O psiquiatra ainda reforça que comumente as ficções retratam transtornos e síndromes. “O cinema aproveita muito essas situações [psíquicas] e faz uma espécie de licença literária, que muitas vezes não é a realidade da psiquiatria, mas que pega um pouquinho da ideia original”, reforça.
Tratamentos
Normalmente, é necessário tratar a pessoa primária, mentora do delírio. E, na maioria das vezes, o distanciamento físico é capaz de melhorar o quadro delirante para quem “copiou” o comportamento. ”O delírio da segunda pessoa tende a desaparecer porque ela própria não criou o delírio, ela simplesmente passou a acreditar no delírio da outra”, expõe Neto.
“É que muitas vezes, a gente não consegue fazer essa separação física entre as duas pessoas porque elas moram juntas ou têm uma vinculação muito próxima. Mas, quase sempre, o tratamento envolve você ter essas duas pessoas distanciadas fisicamente, porque aí para de haver a indução”, acrescenta.
Caso relatados
Um estudo do Jornal Brasileiro de Psiquiatria evidenciou como o delírio a dois funciona com o relato de caso de uma mulher de 51 anos. Ela alegava ser alvo de um eminente assassinato, inclusive por parte de seus familiares. Ela foi levada ao psiquiatra por seu marido e, apesar do comportamento de desconfiança, seu humor e sua percepção estavam normais.
Antes dos delírios da paciente, o casal estava planejando viajar para a Europa. Porém, próximo à viagem, a mãe dela, de 81 anos, revelou que ela seria morta caso prosseguisse com a viagem. Com isso, a viagem foi cancelada, e a mulher passou a delirar — por influência da mãe.
Em uma ocasião anterior, a mulher engravidou, e sua mãe afirmou ter maus presságios em relação ao bebê. A paciente passou a ter um quadro de psicose puerperal em relação ao filho, acreditando que ele era um espírito ruim, e tentou matá-lo.

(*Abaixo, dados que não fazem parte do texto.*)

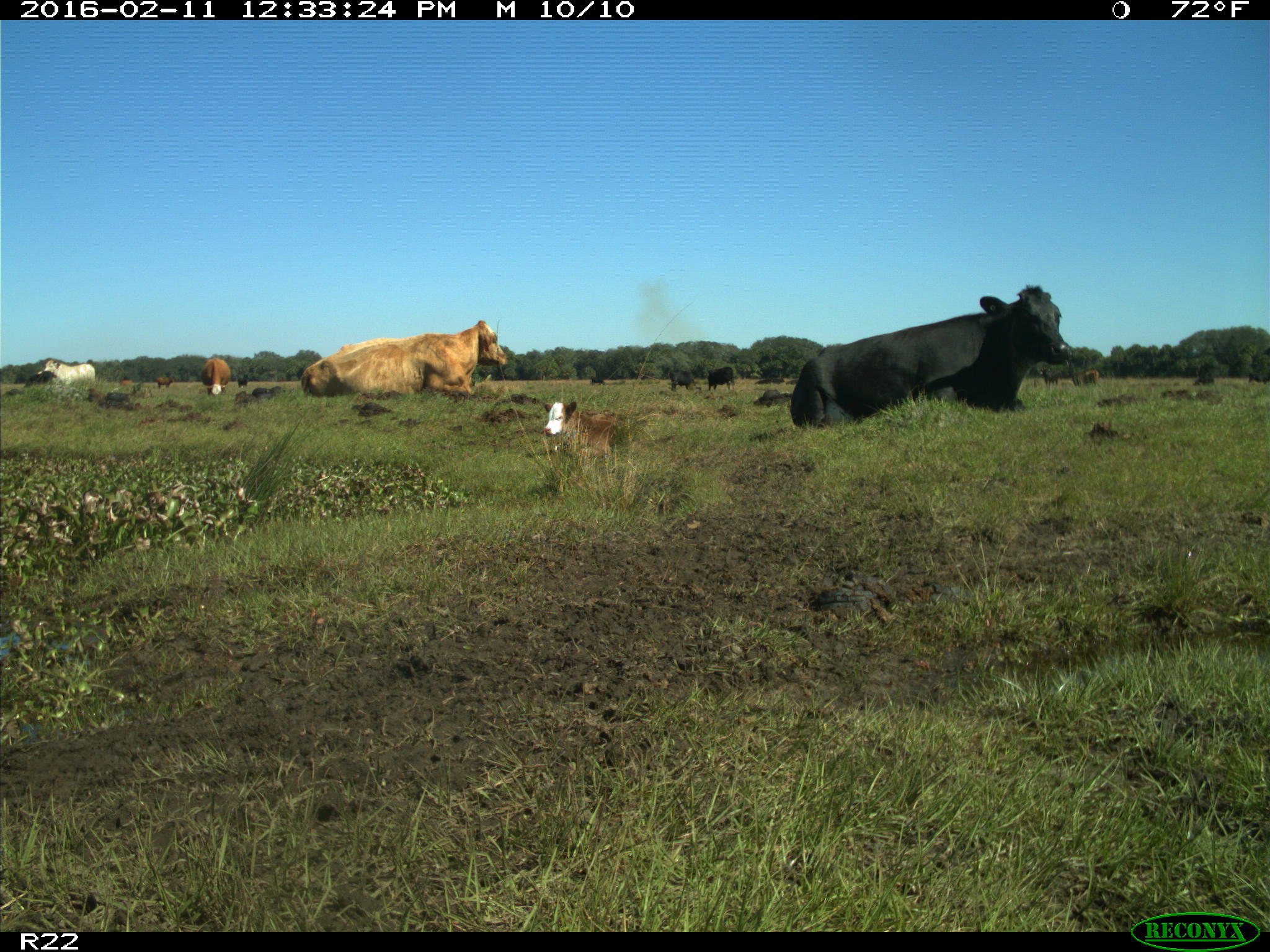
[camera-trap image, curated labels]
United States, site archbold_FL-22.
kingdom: Animalia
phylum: Chordata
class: Mammalia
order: Artiodactyla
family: Bovidae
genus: Bos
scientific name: Bos taurus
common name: domestic cow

A mãe e a filha não viviam juntas, mas mantinham uma relação próxima. A mãe se negou a ter assistência psiquiátrica, mas a filha foi medicada e teve que se afastar de sua genitora. Após 14 dias, a mulher não apresentava nenhum quadro psicótico. Após a retirada de remédios, o marido relatou que a paciente permaneceu sem sintomas, e que o convívio com a mãe foi reduzido.